A review by eggcatsreads
How To Solve Your Own Murder by Kristen Perrin

3.5

A teenager in 1965 gets her fortune read, predicting her own murder. Now, sixty years later it’s come true - and it’s up to her grandniece to solve it before the time limit established in the will runs out. 

An interesting plot for a murder mystery to be sure. Once the plot actually kicked off I found the characters to be fun and just enjoyed the ride. We meet Frances through her journal entries, convinced of her own impending murder. She has spent decades of her life attempting to solve the riddle given to her by the fortune teller, and generally causing a nuisance to all around her by seeing death around every corner. When her grandniece unexpectedly gets a call that she’s to be the inheritor to Frances’ will - a woman she’s never met - she’s confused. She’s even more confused when they arrive to find Frances dead, and the will stating that she’s to solve the murder within a week or that all her assets will be sold off. With the timeline ticking down and only her great aunt’s journal from when she was 17 to go off of, she has to try to solve a decades old murder in the making. 

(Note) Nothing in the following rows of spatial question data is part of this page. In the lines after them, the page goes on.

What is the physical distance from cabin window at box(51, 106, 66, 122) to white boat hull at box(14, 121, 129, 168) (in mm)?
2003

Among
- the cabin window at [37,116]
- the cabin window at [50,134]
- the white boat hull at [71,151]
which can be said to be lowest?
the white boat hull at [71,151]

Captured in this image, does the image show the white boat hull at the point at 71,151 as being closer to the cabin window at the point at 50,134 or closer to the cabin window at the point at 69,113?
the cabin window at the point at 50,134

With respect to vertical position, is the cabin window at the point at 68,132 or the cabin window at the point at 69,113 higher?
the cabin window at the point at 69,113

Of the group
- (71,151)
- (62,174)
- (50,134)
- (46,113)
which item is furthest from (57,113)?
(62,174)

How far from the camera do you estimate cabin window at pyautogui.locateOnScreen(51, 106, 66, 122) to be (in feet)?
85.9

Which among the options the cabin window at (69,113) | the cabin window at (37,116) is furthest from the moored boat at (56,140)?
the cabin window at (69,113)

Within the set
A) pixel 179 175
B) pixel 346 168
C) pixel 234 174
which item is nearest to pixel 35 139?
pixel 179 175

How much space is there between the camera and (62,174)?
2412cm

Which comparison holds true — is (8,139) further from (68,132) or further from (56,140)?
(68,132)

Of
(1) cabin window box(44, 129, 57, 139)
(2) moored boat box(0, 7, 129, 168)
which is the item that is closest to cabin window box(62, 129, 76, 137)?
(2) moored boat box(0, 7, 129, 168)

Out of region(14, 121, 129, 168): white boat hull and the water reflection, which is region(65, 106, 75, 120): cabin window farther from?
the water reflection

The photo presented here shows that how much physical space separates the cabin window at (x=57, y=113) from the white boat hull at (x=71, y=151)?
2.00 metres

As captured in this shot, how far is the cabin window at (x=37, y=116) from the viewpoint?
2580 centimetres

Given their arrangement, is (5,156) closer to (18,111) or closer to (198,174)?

Told between two timelines - Frances’ journal and current-day Annie attempting to solve the case - this book presents an interesting premise. I did have fun reading this, and I believe any fan of cozy mysteries will have fun with this book. There were a few aspects I found difficult to get into that I tended to gloss over during my reading - the almost no investigation of Frances’ death, the handling of evidence, and in all honesty - how the mystery was solved at the end. However, I had a fun ride on this adventure and I would recommend it to anyone looking for a relatively low-stakes murder mystery in the drowsy English countryside. 
 
(Also, not related because these are young men/teenagers in the 1960s, but why was literally every single male love interest to Frances the worst? I hated them both? They both slept with the same woman, and then blamed that woman for being the reason they did - plus with a small uncomfortable level of slut-shaming/purity culture leveled at both her and Frances, where Frances is seen as the “morally” better choice because she was a virgin. I understand that this was most likely included to fit the era of the journal entries, but I didn’t like the almost implication that the girl who slept with both of these men were the sole aggressor - as if Frances’ boyfriend couldn’t have simply. Not had sex with her and didn’t cheat.)

A huge thank you to the author, NetGalley, and Penguin Group Dutton for providing this e-ARC.